Web Scraper Cloud Parser feature release
December 23, 2019
Web Scraper Cloud, Data post processing, Parser
We are happy to finally introduce a Parser feature for Web Scraper Cloud.
Usually, to post process data, a custom written script or extra time editing the data manually in a spreadsheet software would be the case; however, the Parser takes care and eases this process.
Its modular design allows the user to create, chain and further on configure multiple parsers for each column to easily create the most suitable post processing methods, ranging from very simple to more sophisticated.
Parser includes such parser types as :
- RegEx Match;
- Replace Text;
- Remove Whitespaces;
- Strip HTML.
Each parser type takes care of a different ability to process data. The “Replace Text” parser, for example, as the name indicates, allows to replace or remove a string. However, the “Remove Whitespaces” parser helps to clean up such fields that are scraped by the Text Selector, removing any white spaces or unnecessary new lines from the text. A very great hack is that it is possible to create multiple parsers for the same column, truly allowing the best data processing method creations.
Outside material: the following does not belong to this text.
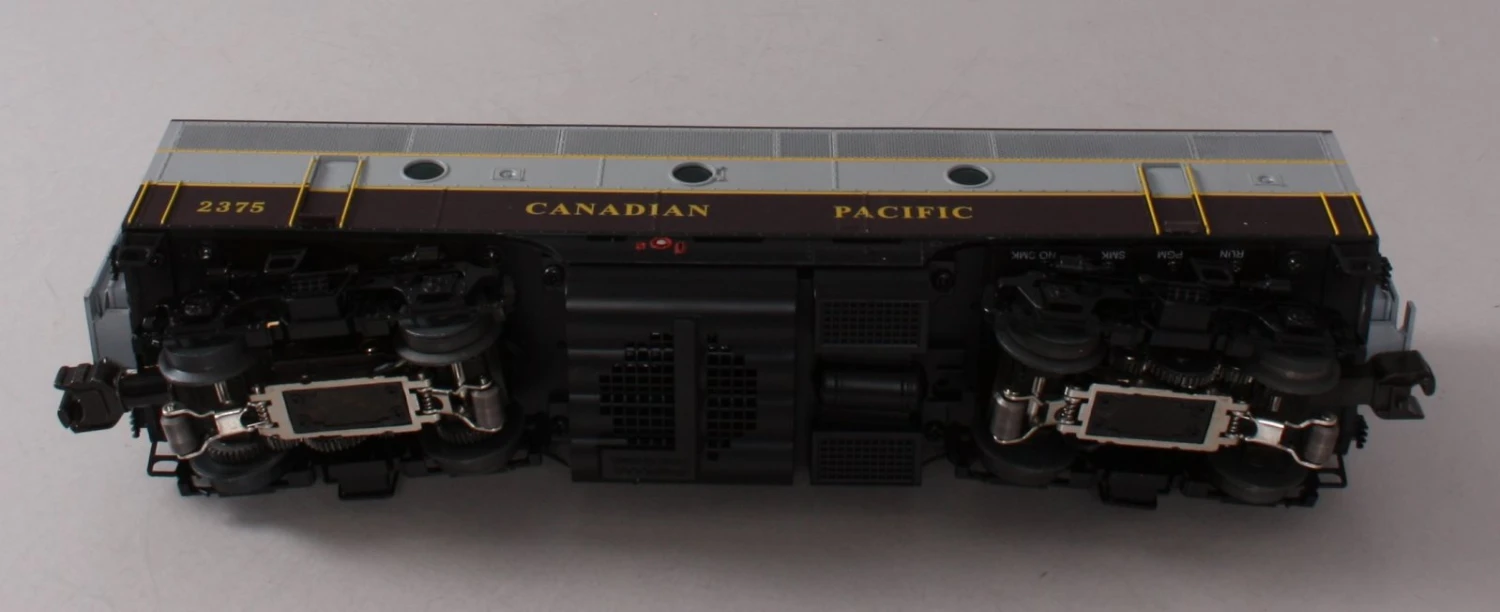 Lionel 6-34585 Canadian Pacific Legacy F-3 Powered Diesel B Unit #2375 10 Lionel 6-34585 Canadian Pacific Legacy F-3 Powered Diesel B Unit #2375 - Image 10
Aside from all the parser types, the Parser feature also provides such functions as creating a virtual column, allowing the user to combine information from two or more source columns and apply parsers to that virtual column. Also, a “Remove Column” function, which enables the user to remove columns, enabling the possibility of not having irrelevant data columns in the final scraped data.
Let’s take an example. After scraping multiple pages of an ecommerce web page, the data comes out looking something like this:
Data like this is not practical for further analyzing, it is hard to read and review. To adjust the data for an easier use, for this particular example we started with removing all the unnecessary columns, such as “web-scraper-order”, “web-scraper-start-url” and such, by applying the “remove column” function of the Parser feature.
Then with “Replace Text” parser we make sure that the “price” data output is without a dollar sign
And finally, we create a simple “RegEx Match” parser to extract only numbers from the “reviews” column.
After all these steps, all the necessary data process has been done and the data output will look more simplified, easier to use and analyze.
The Parser feature is easy to use. A basic knowledge of RexEx is useful; however, not obligatory. The modular design allows to chain multiple parsers together, allowing the user to create, for example, multiple very simple replace text operations than only one parser with a more complicated configuration.